We therefore standardized observations through scaling relative to a locally representative average. Such scaling has been applied by different authors using aggregates like annual precipitation (cf. [26]). Aggregates, however, only loosely approximate the actual probability (viz. extremeness) of a rain event; the probability of a downpour does not decline linearly with its deviation from average. Instead, we used the long-term empirical probability at the particular km². For instance, an extreme rainfall volume of 0.8 tops 80% of all volumes observed from 1961 to 2010 at that particular location (km²); a rain duration of 0.1 is very common (exceeded by 90% of the 50-year rainfall record for that spot). Scaling resulted in congruent patterns, regardless of dataset (province). Moreover, the standardized VD-curves turned out to be linear in the area where standard and slide-critical combinations of V and D diverge (Figure 10). This means that any threshold for critical rainfall should be found along this line, and the divide between standard and critical events can conveniently be fitted as a linear discriminant function of V and D. The critical value is then a linear combination of local probabilities of V and D. As such, it could easily be used in further models or retransformed into absolute values, e.g., as a simple precipitation hazard nomograph for handout (see below).
Describing rainfall in terms of local meteorological probability, viz. extremeness, revealed a similar ID-pattern across datasets (=provinces, precipitation regimen, etc.).

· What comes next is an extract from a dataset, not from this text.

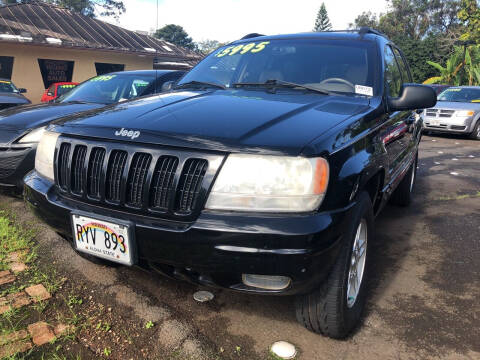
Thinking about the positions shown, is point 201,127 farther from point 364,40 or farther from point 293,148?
point 364,40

Descriptors thus became instrumental once they were scaled relative to local precipitation regimen. This also suggests that, over decennia, and modulated by both large-scale influences (geology, altitude) and mesoscale intricacies (from soil hydraulics to vegetation interception and root stabilization), current landscape and its “slideable” mass reservoirs have equilibrated with precipitation to the extent where only locally extreme rain events give rise to significant mass movement.
Transforming from absolute values to local probabilities revealed the following corresponding patterns across datasets (Figure 10). Again, datasets “V” and “B” deviate from the general pattern, as these are the subsets of temporal sparse observations
  • The longer and richer (by V) a rain event, the higher the probability that it will be followed by a slide;
  • Standard and critical rains do not differ in their characteristic VD-combinations, but critical rains exceed both standard D and V;
  • An extraordinarily long-lasting rain period (high D) is more distinctive for critical rainfall than an unusually large precipitation volume;
  • Slide probability increases faster with duration than with volume of the preceding rain;
  • Standard rains hardly exceed a duration of 0.75 (local probability) and a volume of 0.25.
Figure 11 illustrates that the above linear combination of D and V has more discriminative value to discern between locally normal and critical rainfalls than either parameter alone. However, the transition is gradual and does not show a sudden variation that would qualify as a threshold. Instead, a threshold would have to be set at an arbitrary cumulative density of critical rainfalls deemed a limit for acceptable risk.
Reverting relative (by probability) V and D into absolute values based on long-term observations yielded per-km² nomographs, which give the local stakeholder an estimate of how far a particular rainfall already has developed into what is critical for the region in question (Figure 12).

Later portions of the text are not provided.